Aim of the exercise
In the records below, find the line that contains "2. 加强安全设备的维护检修工作；", then write out that line and each one after it exactly, up to and including the last.

Stored data entries
——

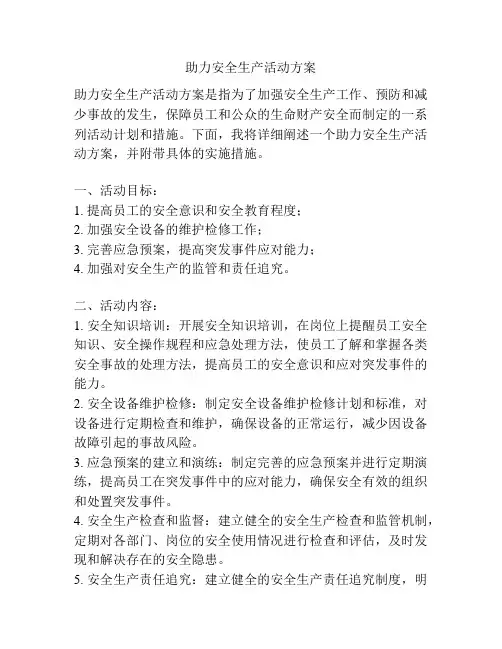 助力安全生产活动方案

助力安全生产活动方案是指为了加强安全生产工作、预防和减少事故的发生，保障员工和公众的生命财产安全而制定的一系列活动计划和措施。下面，我将详细阐述一个助力安全生产活动方案，并附带具体的实施措施。

一、活动目标：
1. 提高员工的安全意识和安全教育程度；
2. 加强安全设备的维护检修工作；
3. 完善应急预案，提高突发事件应对能力；
4. 加强对安全生产的监管和责任追究。

二、活动内容：
1. 安全知识培训：开展安全知识培训，在岗位上提醒员工安全知识、安全操作规程和应急处理方法，使员工了解和掌握各类安全事故的处理方法，提高员工的安全意识和应对突发事件的能力。
2. 安全设备维护检修：制定安全设备维护检修计划和标准，对设备进行定期检查和维护，确保设备的正常运行，减少因设备故障引起的事故风险。
3. 应急预案的建立和演练：制定完善的应急预案并进行定期演练，提高员工在突发事件中的应对能力，确保安全有效的组织和处置突发事件。
4. 安全生产检查和监督：建立健全的安全生产检查和监管机制，定期对各部门、岗位的安全使用情况进行检查和评估，及时发现和解决存在的安全隐患。
5. 安全生产责任追究：建立健全的安全生产责任追究制度，明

——

Response to the exercise
2. 加强安全设备的维护检修工作；
3. 完善应急预案，提高突发事件应对能力；
4. 加强对安全生产的监管和责任追究。

二、活动内容：
1. 安全知识培训：开展安全知识培训，在岗位上提醒员工安全知识、安全操作规程和应急处理方法，使员工了解和掌握各类安全事故的处理方法，提高员工的安全意识和应对突发事件的能力。
2. 安全设备维护检修：制定安全设备维护检修计划和标准，对设备进行定期检查和维护，确保设备的正常运行，减少因设备故障引起的事故风险。
3. 应急预案的建立和演练：制定完善的应急预案并进行定期演练，提高员工在突发事件中的应对能力，确保安全有效的组织和处置突发事件。
4. 安全生产检查和监督：建立健全的安全生产检查和监管机制，定期对各部门、岗位的安全使用情况进行检查和评估，及时发现和解决存在的安全隐患。
5. 安全生产责任追究：建立健全的安全生产责任追究制度，明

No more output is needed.